2. At the time of filing the suit, the plaintiffs also filed a notice of motion dated same date seeking temporary orders of injunction pending hearing and determination of the said application and the suit. When the said application came up before me under certificate of urgency on 6th February 2018, I declined to grant any interim orders and directed the applicants to serve the respondents and fix the application for inter-parties hearing on a date to be given at the registry.
3. The application came up for hearing on 12th July 2018 when only the applicants’ counsel attended court. On perusal of the affidavits of service sworn by Shem Otieno Abudho, a process server on 11th July 2018 which indicated that the defendant was served on 22nd June 2018 and had not filed a response to the application nor attended court on 12th July 2018, the court allowed the application as prayed.
4. On 4th September, 2018 the Interested Party through Ms.
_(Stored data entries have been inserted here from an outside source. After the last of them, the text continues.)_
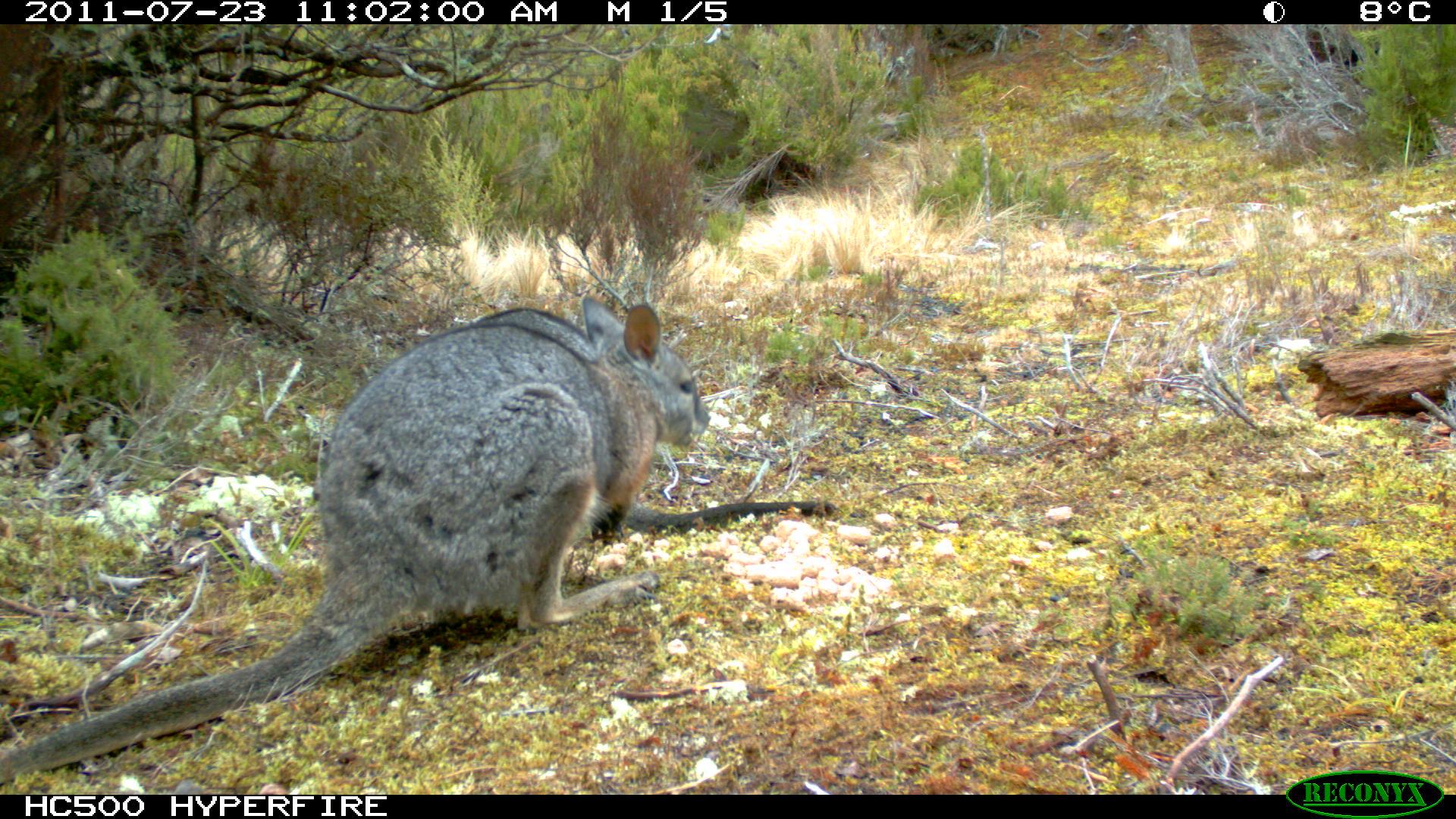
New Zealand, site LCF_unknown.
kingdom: Animalia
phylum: Chordata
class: Mammalia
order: Diprotodontia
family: Macropodidae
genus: Notamacropus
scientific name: Notamacropus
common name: wallaby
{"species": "wallaby (Notamacropus)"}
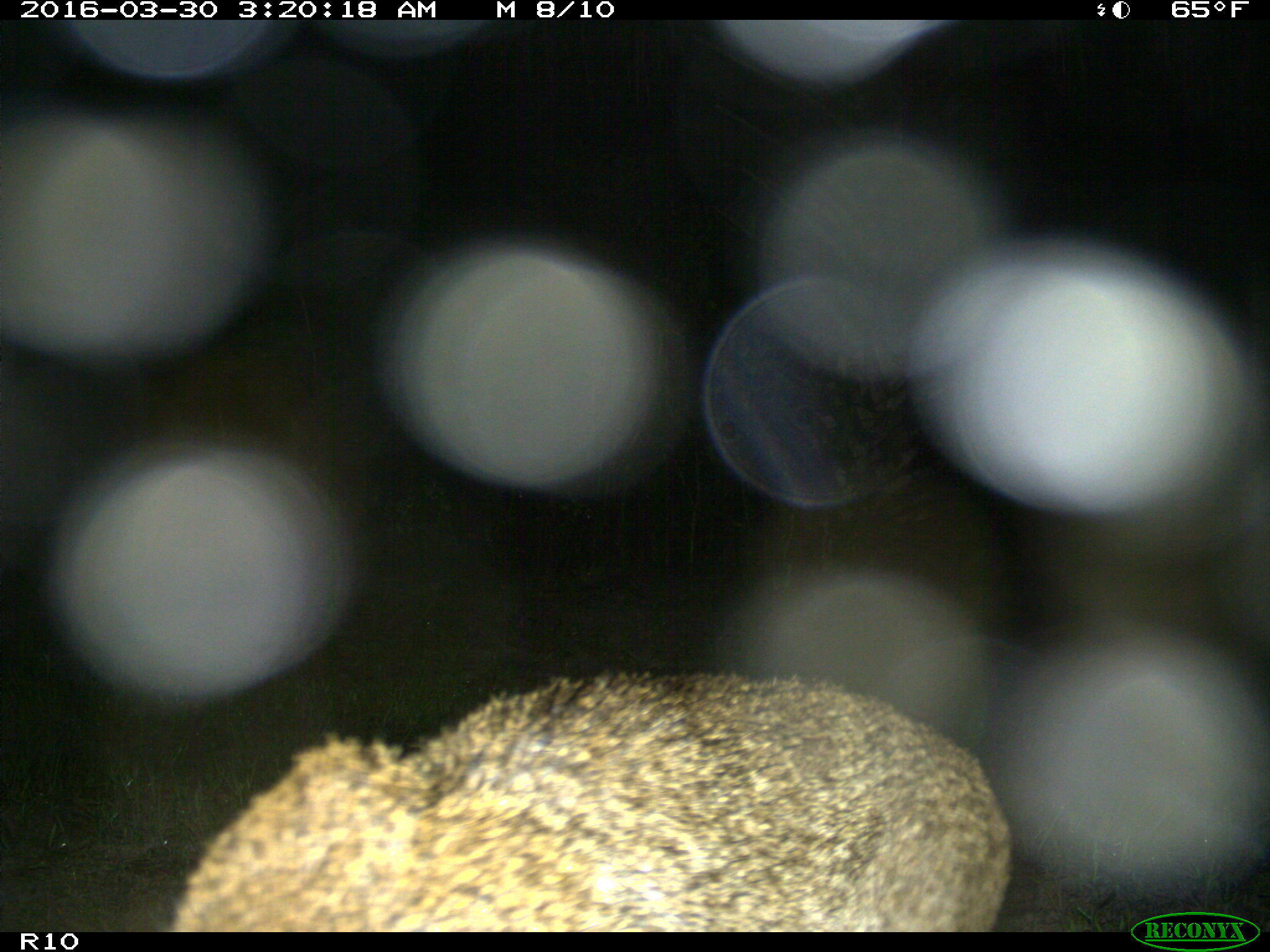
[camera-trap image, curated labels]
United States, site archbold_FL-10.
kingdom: Animalia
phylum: Chordata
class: Mammalia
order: Carnivora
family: Felidae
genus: Lynx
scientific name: Lynx rufus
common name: bobcat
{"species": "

Lewa & Associates filed the Notice of Motion dated 3rd September 2018 seeking inter alia to have the orders of temporary injunction made on 12th July 2018 vacated and to strike out the suit for the reason that the same is a nullity in law and or void ab initio, the defendant having passed away on 30th April 2017, about a year before the suit against him was filed. The motion dated 3rd September 2018 is the subject of this ruling.
5. The motion is supported by the affidavit of Julie Syomiti Mbilu, the Interested Party/Applicant and is based on the following grounds:
a) That Julie Syomiti Mbilu is a daughter to Eliud Simon Mbilu, the defendant herein who is deceased,
b) That Eliud Simon Mbilu (deceased), the defendant herein, passed away on the 30th Aprl 2017 at M. P. Shah Hospital Nairobi.
c) That by the 6th day of February, 2018 when this suit was filed, the defendant was already deceased and as such the suit herein is a nullity in law and or void ab initio.
d) That the injunction order made on the 12th day of July, 2018 was therefore obtained fraudulently as there is no way the deceased herein could have been served with court process as was alleged by the plaintiffs.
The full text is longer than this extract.